The Fishers of Men National Tournament Trail (FOMNTT) is a nonprofit, nondenominational ministry whose mission is to introduce Jesus to fishermen and their families and to invite them into a relationship with Him, through bass fishing tournaments. What began in 1998 as a small four-division tournament trail with a total of 21 events through the first season has now grown into one of the largest fishing tournament organizations in the country.
During the most recent season, 44 team tournament divisions and 34 Legacy divisions combined for over 300 tournament events. All tournaments are team events, with each team consisting of two members. Legacy division teams are also two-person teams. However, a Legacy team is made up of one member who is 19 or older, and one member who is under 19. Membership and participation are open to anyone without regard to religion, gender, age, or race.
Sports Destination Management: Competitive fishing seems to be picking up younger participants. Is this something you’re seeing at FOMNTT?
Bobby Eads: Things are really happening at the youth level. The biggest change in competitive fishing has been the introduction of high school and college teams. The college students really led the way with that.

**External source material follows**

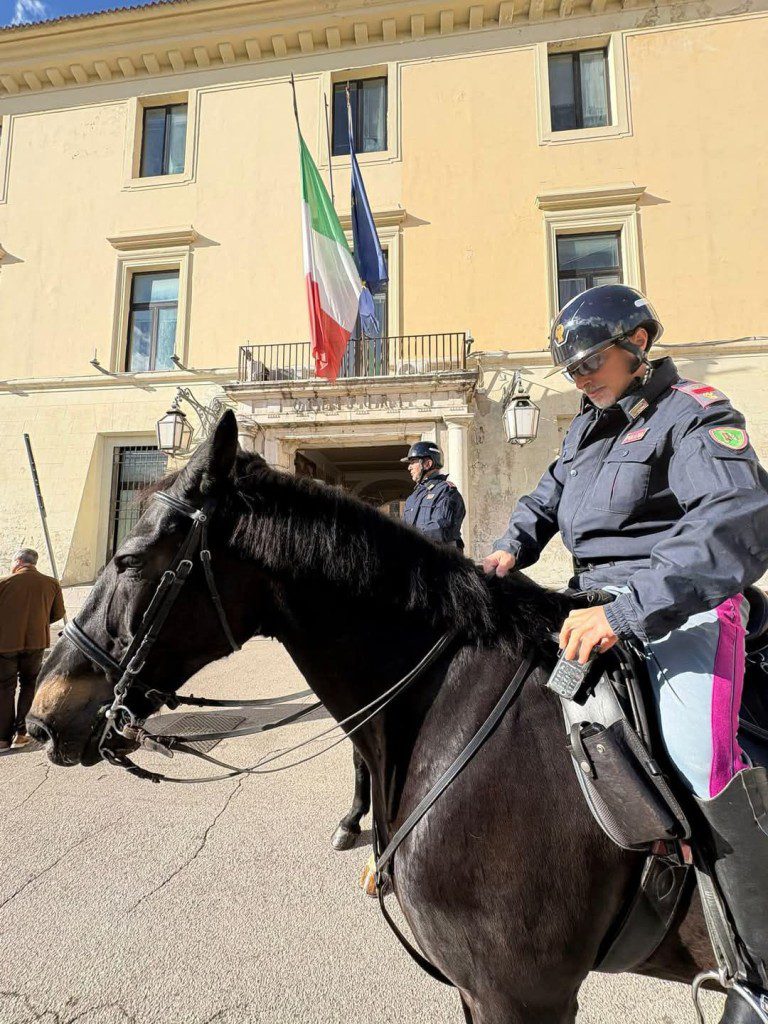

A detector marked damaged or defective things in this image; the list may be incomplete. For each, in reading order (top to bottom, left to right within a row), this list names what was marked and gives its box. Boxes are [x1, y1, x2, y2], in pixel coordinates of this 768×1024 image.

road crack [128, 774, 243, 913]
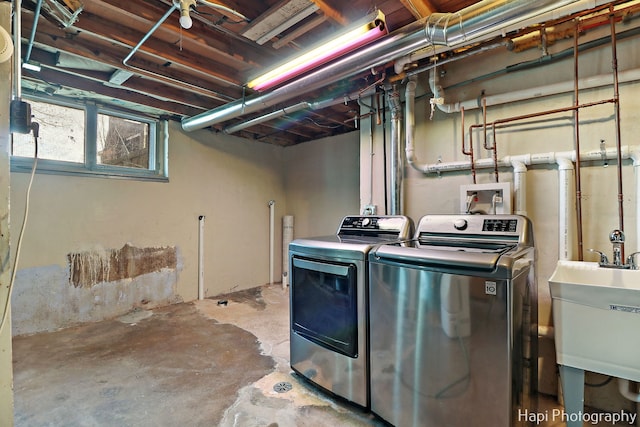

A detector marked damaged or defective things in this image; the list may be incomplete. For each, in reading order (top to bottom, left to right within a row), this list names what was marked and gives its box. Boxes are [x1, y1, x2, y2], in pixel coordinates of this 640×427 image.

water damaged wall [12, 244, 182, 338]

Then FLW and B.A.S.S. got involved and helped more teams get started; as a result, fishing went from a program in a few universities to being a really big deal at the national level. It’s not a traditional sport with the NCAA or in the high school associations, but it’s definitely growing.
What is interesting is that statistically, fishing used to be a dying sport. A few years ago, the average person fishing was male, age 40 to 50, and it just kept progressing and getting older. Now with the introduction of college and high school fishing, that demographic has changed drastically. When you bring in kids, you’re helping your sport survive.
SDM: Does FOMNTT have a youth competition?
Eads: We have our Legacy series; the two-person team must be made up of one person under the age of 19 and one person who is 19 or older. Out of the 300 events we do per year, 100 are Legacy events. The championship for the Legacy series is the most fun tournament we do all year. There are so many kids and so much excitement. You have kids from high school age all the way down to four- and five-year-old boys and girls. It is really fun to be able to look at the event through their eyes. We do have cash prizes for people who catch the most fish, but that’s not the big excitement; it’s the fact that someone is going to win a brand-new $50,000 Skeeter boat with a Yamaha motor in a random draw. Everyone who participates in the tournament gets their name entered. The first year we hosted the tournament, we had between 150 and 160 teams participating. I think at the end of two days, we had less than 10 teams who hadn’t caught any fish – and when we had the drawing, one of those teams won the boat. It was the best possible thing that could have happened.
SDM: What do you look for when you’re considering sites for a tournament?
Eads: We have local groups around the U.S. and they are responsible for asking their members where they think tournaments should be held. You need to let your members’ voices be heard; that’s how you drive up your membership. But what you’re really looking for is the quality of the fishing. Just because it’s fresh water and has fish doesn’t mean it has great fishing. We also look for an area with a CVB or a sports commission that is interested in working with us to help market the event because we’re a nonprofit. The willingness of the community to work with us is probably the most important factor; some communities are just great in terms of their involvement.
SDM: What factors influence the amount of participation in a tournament?
Eads: Our sport is affected by the price of gasoline. Consider that in order to get to a tournament, you have to drive your truck, towing your boat. Then you use the boat’s motor once you’re on the water. That can mean you’re spending $150 to $200 on gas alone or a one- or two-day tournament, so whether gas is two dollars or four dollars a gallon makes a big difference in how much it costs for you to attend and participate. The pro guys don’t have to worry about that; our members, though, are people who are fishing for recreation. This isn’t their full-time job so they’re spending their own money to do this.
SDM: FOMNTT is a religious-based program. Do you find that changes your demographic from that of other fishing tournaments?
Eads: We’re a morally-centered program. We’re a ministry first and a tournament group second. I’ve always said there are two groups that benefit from our work. There are people who are believers, and they like to attend because of what we stand for. This organization gives them fellowship and the ability to do something fun outside of church. They see the tournament as more than a luxury and more than a fishing tournament. The other people, those who are not necessarily believers, will come because we are just a really good tournament to attend and they know they’re going to have a good time.